Reproduce the passage of the Ascension post between "Today is Ascension" and "doctrine of the Ascension.", inclusive.

Start of Study text

Sunday, May 16, 2010

The Head that Once Was Crowned With Thorns

Today is Ascension Sunday, meaning it is the Sunday in the octave of the feast of the Ascension. The Ascension is one of my favorite liturgical seasons; I only wish it lasted longer. For one thing, it has some great hymns associated with it, and it can be hard to convince Anglicans to sing those hymns at any other time of year, so we never fit them all in.

Here and here are my last two posts on the theological richness of Ascensiontide from previous years. Here at What's Wrong With the World is a post on the apologetic problems with the "objective vision theory" of the resurrection of Jesus and the way in which that theory is incompatible with the doctrine of the Ascension.

I would also add that the Ascension has special apologetic importance in the following way: Those who treat the apostles as sincerely mistaken in their belief that Jesus was risen must (though they don't always admit this) be attributing some sort of hallucinations to them. But in that case, why did the hallucinations stop, for all of them, at the same time, and with their asserting that they stopped walking and talking with Jesus because He ascended into heaven? Interesting, that. One would not expect severe mental illness and mass hysteria among all those people to be so abruptly cut off, so self-limiting.

Indeed, if the Ascension were not narrated in the Bible, we would have to invent it. It's the only explanation for the obvious difference between the interactions narrated in the resurrection narratives and the behavior of the disciples in the early chapters of Acts (after the Ascension narrative), where they don't seem to be under the slightest impression that Jesus is walking and talking among them.

End of Study text
Start of Dataset excerpts

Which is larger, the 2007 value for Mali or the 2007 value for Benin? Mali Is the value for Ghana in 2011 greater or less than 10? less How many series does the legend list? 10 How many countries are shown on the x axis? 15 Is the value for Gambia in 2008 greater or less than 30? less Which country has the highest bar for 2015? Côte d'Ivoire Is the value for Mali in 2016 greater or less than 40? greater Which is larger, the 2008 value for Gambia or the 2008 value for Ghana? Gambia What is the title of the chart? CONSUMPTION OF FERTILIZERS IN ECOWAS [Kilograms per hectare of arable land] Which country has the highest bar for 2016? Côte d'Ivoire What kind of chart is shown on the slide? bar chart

End of Dataset excerpts
Start of Dataset excerpts

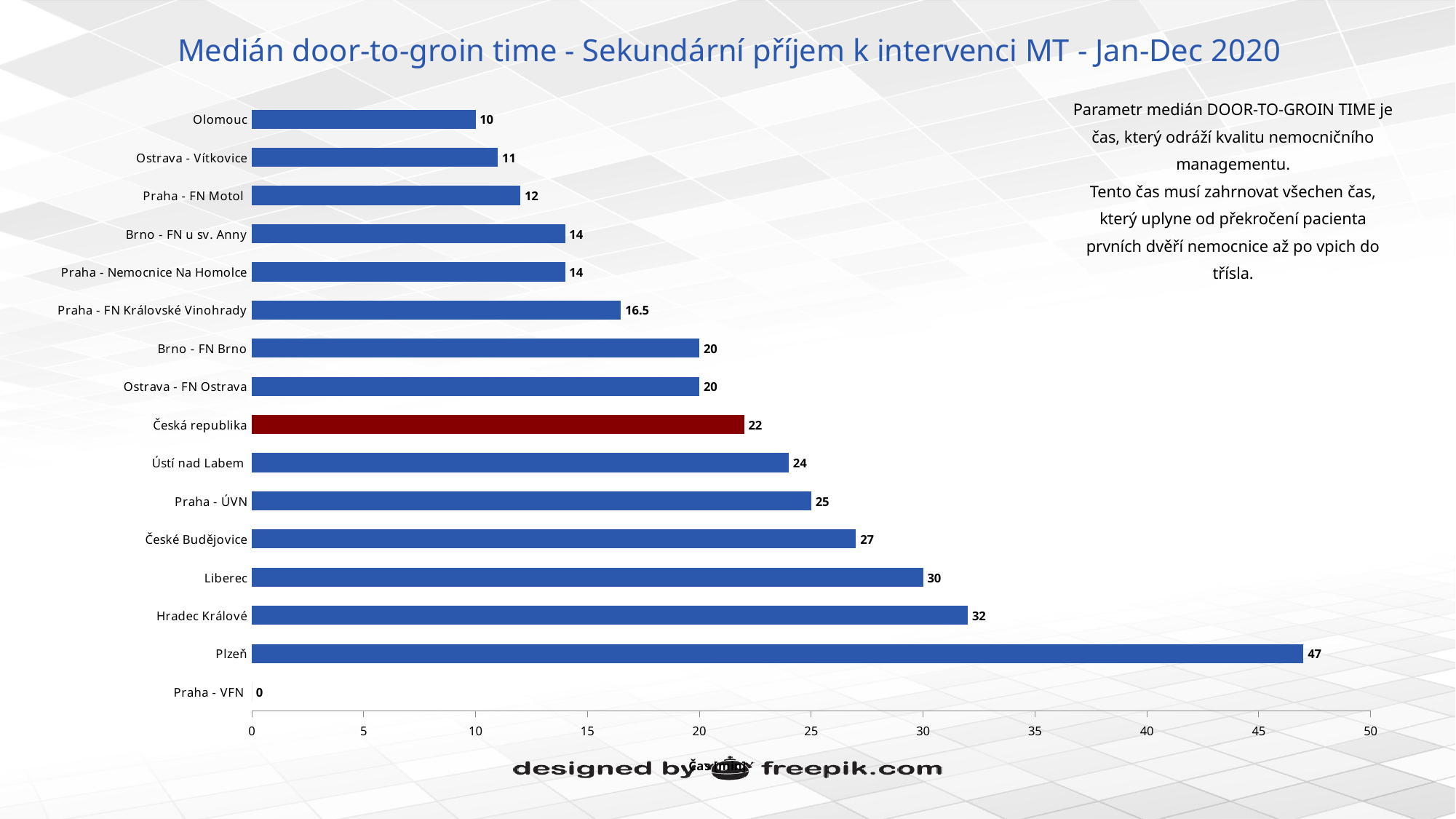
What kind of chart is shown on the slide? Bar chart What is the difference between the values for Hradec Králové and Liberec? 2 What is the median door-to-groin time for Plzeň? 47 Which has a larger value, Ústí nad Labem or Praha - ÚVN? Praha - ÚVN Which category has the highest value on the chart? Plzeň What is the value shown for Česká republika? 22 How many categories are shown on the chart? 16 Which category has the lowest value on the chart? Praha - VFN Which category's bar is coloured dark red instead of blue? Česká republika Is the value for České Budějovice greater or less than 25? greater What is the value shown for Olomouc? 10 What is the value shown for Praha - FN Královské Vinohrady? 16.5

End of Dataset excerpts

• [Result for this task]:
Today is Ascension Sunday, meaning it is the Sunday in the octave of the feast of the Ascension. The Ascension is one of my favorite liturgical seasons; I only wish it lasted longer. For one thing, it has some great hymns associated with it, and it can be hard to convince Anglicans to sing those hymns at any other time of year, so we never fit them all in.

Here and here are my last two posts on the theological richness of Ascensiontide from previous years. Here at What's Wrong With the World is a post on the apologetic problems with the "objective vision theory" of the resurrection of Jesus and the way in which that theory is incompatible with the doctrine of the Ascension.